Information provided =
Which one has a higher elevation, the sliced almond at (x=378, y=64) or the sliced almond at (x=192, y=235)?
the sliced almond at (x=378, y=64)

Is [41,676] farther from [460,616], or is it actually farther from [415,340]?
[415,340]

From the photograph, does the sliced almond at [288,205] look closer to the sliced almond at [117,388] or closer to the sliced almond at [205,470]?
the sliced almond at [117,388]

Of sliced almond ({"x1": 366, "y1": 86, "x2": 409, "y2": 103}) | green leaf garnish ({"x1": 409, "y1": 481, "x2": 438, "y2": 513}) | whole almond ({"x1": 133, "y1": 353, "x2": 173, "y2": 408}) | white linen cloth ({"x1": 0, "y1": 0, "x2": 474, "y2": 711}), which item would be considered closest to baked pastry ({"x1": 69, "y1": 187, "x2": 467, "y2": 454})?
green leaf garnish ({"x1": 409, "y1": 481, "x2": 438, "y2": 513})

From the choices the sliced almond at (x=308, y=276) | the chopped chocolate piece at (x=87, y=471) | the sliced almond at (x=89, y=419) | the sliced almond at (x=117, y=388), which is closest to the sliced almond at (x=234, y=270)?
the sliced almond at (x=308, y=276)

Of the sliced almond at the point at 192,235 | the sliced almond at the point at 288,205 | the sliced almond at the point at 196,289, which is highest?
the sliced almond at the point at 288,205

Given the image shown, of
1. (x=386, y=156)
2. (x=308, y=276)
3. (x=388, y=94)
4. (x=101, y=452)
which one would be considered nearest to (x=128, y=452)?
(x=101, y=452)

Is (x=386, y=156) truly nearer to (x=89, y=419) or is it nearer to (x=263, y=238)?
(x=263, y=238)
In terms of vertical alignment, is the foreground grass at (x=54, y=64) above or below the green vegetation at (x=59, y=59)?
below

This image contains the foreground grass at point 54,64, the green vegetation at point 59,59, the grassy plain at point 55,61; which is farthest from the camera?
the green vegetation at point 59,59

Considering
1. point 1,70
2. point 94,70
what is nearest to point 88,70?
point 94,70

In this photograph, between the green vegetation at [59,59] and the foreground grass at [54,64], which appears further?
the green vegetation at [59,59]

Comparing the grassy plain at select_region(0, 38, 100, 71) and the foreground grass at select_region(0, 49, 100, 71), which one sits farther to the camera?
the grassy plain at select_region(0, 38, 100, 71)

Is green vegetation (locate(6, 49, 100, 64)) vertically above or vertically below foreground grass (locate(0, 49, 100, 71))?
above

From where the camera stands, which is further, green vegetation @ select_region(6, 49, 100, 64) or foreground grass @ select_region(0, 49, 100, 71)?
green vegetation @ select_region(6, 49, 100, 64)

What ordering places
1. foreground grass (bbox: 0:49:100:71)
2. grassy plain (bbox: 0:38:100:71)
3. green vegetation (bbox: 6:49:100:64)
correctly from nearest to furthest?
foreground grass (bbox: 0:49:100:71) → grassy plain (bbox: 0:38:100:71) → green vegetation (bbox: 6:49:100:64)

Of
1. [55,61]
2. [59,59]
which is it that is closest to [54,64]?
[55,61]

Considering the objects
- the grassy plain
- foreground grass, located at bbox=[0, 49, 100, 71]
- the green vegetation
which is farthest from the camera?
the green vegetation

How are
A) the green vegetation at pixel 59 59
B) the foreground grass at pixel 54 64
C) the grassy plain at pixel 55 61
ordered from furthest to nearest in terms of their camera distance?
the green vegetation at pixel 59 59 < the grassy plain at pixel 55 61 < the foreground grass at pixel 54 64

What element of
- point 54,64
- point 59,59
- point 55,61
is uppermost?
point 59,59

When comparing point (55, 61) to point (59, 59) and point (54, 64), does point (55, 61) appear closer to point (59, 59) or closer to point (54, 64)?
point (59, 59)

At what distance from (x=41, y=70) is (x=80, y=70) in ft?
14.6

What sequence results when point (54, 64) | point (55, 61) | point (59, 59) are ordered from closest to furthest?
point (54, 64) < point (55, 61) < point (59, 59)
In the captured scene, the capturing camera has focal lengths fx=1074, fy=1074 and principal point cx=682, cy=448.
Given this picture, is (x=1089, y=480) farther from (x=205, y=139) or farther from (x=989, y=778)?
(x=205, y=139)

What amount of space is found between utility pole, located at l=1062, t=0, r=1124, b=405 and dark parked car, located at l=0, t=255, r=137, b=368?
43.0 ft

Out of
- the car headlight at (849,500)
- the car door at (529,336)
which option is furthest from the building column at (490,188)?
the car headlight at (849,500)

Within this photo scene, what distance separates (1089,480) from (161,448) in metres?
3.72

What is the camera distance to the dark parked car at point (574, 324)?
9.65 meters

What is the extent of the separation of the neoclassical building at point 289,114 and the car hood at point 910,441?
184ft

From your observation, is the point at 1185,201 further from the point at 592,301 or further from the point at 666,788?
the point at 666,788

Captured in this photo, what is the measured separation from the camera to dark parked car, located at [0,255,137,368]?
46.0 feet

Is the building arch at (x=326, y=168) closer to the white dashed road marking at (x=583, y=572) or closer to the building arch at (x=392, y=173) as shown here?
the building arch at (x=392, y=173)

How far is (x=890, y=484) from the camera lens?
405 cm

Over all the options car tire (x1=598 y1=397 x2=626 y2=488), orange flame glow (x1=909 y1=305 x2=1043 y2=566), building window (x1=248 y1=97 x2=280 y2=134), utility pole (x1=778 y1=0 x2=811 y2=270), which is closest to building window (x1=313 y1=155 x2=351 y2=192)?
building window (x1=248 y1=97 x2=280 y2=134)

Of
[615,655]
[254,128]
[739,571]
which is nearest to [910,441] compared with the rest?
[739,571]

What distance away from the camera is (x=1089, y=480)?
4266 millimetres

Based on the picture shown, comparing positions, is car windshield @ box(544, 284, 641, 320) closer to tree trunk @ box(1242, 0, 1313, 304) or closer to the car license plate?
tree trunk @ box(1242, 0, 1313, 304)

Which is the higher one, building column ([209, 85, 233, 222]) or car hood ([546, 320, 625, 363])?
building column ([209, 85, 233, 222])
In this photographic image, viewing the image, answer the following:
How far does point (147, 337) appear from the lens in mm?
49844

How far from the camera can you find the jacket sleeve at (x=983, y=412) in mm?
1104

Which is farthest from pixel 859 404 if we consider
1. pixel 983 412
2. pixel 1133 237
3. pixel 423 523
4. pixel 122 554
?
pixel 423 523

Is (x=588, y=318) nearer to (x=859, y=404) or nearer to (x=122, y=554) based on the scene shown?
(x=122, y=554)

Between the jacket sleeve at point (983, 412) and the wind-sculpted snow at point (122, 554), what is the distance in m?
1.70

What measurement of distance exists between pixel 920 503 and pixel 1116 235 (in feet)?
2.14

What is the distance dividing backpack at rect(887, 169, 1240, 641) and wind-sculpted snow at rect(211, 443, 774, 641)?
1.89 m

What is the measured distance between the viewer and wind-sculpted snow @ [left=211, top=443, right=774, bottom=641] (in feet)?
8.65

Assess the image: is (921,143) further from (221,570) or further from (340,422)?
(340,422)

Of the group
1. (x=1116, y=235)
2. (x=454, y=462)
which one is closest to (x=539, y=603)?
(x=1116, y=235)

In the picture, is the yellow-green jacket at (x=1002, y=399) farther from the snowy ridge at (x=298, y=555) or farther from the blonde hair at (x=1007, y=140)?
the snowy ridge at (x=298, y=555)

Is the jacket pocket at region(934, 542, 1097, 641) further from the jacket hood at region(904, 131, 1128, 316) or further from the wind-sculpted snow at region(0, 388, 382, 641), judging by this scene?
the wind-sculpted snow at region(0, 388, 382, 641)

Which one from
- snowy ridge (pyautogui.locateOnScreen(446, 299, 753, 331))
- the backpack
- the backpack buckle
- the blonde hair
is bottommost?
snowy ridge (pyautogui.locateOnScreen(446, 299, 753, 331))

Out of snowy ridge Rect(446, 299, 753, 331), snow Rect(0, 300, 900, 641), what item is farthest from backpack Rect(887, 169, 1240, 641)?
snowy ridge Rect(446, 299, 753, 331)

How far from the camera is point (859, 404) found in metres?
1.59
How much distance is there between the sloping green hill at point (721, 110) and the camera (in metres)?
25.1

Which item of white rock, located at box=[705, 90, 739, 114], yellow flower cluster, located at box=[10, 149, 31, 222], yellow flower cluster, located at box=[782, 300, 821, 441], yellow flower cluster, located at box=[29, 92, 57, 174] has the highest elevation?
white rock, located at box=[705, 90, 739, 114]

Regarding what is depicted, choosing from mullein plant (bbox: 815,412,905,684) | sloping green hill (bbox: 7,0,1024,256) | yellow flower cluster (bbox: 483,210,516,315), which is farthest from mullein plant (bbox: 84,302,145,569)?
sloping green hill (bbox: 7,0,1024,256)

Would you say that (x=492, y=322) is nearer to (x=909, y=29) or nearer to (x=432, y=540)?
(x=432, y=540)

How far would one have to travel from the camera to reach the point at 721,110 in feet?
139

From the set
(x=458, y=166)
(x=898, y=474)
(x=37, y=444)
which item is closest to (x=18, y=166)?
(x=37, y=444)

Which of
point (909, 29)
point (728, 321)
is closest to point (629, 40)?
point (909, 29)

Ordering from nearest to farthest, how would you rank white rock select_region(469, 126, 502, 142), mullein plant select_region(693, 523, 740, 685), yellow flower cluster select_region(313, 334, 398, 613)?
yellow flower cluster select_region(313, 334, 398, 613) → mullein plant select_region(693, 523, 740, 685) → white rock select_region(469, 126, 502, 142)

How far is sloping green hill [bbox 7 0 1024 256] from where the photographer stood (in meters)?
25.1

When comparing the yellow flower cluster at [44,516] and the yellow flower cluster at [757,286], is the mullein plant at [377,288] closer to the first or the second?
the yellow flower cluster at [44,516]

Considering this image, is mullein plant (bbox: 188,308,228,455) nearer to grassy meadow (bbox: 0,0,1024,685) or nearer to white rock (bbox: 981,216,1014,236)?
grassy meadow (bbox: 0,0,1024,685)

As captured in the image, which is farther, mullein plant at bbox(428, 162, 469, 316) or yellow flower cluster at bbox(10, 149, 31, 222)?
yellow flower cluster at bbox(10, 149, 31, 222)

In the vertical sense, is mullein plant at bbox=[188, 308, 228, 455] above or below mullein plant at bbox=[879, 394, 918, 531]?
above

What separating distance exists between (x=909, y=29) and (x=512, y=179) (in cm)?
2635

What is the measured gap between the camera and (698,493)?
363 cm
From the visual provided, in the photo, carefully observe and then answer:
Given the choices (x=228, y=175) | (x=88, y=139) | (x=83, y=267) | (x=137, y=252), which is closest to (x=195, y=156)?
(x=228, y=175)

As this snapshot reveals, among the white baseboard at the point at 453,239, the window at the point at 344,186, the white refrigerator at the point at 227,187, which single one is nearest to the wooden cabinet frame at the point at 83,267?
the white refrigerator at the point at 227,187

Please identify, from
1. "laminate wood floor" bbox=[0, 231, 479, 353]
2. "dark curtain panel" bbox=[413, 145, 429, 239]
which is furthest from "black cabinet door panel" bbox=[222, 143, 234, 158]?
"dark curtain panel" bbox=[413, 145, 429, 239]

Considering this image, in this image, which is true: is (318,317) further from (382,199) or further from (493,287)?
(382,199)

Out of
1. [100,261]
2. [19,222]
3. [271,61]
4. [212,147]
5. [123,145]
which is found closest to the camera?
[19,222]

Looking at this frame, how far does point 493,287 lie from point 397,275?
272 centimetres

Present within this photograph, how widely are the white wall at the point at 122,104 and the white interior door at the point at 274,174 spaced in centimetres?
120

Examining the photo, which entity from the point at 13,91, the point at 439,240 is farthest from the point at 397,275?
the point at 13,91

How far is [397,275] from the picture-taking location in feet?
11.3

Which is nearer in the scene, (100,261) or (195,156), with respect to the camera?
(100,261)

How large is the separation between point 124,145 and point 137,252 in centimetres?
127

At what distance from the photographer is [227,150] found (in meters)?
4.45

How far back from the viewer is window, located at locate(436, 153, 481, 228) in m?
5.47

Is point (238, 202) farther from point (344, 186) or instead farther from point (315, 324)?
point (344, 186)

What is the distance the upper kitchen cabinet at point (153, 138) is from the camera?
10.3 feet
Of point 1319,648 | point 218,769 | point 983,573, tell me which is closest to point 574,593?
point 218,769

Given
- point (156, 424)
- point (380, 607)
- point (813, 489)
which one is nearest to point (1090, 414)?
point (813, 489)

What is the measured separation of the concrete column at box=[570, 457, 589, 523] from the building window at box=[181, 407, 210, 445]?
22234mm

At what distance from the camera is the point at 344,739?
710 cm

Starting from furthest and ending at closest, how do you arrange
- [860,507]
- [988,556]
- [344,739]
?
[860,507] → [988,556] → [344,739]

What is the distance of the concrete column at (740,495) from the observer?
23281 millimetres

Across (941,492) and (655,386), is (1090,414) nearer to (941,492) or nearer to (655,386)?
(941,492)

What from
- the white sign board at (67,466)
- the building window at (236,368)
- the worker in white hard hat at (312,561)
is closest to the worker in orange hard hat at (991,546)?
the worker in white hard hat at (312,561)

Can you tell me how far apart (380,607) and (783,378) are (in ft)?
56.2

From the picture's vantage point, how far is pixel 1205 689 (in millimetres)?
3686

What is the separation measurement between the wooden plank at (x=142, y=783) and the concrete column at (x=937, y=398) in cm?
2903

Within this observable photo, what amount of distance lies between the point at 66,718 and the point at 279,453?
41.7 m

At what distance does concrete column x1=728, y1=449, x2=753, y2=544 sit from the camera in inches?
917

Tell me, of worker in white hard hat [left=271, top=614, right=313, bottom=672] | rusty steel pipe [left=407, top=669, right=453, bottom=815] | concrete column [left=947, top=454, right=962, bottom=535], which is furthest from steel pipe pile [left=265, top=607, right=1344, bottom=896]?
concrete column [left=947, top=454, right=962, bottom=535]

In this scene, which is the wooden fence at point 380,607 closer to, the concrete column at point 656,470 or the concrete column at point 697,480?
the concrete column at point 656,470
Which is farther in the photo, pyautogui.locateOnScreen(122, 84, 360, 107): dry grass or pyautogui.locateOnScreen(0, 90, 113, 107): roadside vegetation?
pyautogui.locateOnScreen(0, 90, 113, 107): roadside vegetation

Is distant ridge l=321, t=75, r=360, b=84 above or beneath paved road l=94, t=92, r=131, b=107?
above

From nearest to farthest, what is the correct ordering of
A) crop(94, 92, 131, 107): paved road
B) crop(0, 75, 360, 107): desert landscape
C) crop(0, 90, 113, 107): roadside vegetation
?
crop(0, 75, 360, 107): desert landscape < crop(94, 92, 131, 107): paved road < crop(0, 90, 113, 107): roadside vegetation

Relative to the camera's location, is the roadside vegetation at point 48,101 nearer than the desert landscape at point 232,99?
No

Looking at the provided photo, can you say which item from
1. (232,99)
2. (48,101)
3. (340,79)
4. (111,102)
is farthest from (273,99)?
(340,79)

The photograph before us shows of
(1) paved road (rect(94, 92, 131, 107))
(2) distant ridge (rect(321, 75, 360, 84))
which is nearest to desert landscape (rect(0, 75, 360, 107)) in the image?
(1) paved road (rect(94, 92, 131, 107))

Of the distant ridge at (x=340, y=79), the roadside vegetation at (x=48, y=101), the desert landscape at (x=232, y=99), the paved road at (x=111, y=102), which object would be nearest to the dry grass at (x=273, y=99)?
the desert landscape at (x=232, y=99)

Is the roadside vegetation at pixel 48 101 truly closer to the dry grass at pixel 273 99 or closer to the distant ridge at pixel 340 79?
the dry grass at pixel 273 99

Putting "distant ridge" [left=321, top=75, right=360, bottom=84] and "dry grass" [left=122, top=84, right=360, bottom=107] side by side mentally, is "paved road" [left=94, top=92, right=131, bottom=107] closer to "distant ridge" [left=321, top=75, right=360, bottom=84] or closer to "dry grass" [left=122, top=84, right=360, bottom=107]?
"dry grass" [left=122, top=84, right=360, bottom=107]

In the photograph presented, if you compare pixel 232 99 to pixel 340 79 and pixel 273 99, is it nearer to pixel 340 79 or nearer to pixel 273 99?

Prompt =
Repeat only the stretch of lines starting at the one containing "Of the distant" and running to the final line of the entries above.

Reply to the exercise =
Of the distant ridge at (x=340, y=79), the roadside vegetation at (x=48, y=101), the desert landscape at (x=232, y=99), the paved road at (x=111, y=102), which object would be nearest to the dry grass at (x=273, y=99)?
the desert landscape at (x=232, y=99)

Is the roadside vegetation at pixel 48 101 truly closer to the dry grass at pixel 273 99 or closer to the distant ridge at pixel 340 79?
the dry grass at pixel 273 99

Putting "distant ridge" [left=321, top=75, right=360, bottom=84] and "dry grass" [left=122, top=84, right=360, bottom=107] side by side mentally, is "paved road" [left=94, top=92, right=131, bottom=107] closer to "distant ridge" [left=321, top=75, right=360, bottom=84] or closer to "dry grass" [left=122, top=84, right=360, bottom=107]?
"dry grass" [left=122, top=84, right=360, bottom=107]

In the photograph presented, if you compare pixel 232 99 to pixel 340 79 and pixel 273 99, is it nearer to pixel 340 79 or nearer to pixel 273 99?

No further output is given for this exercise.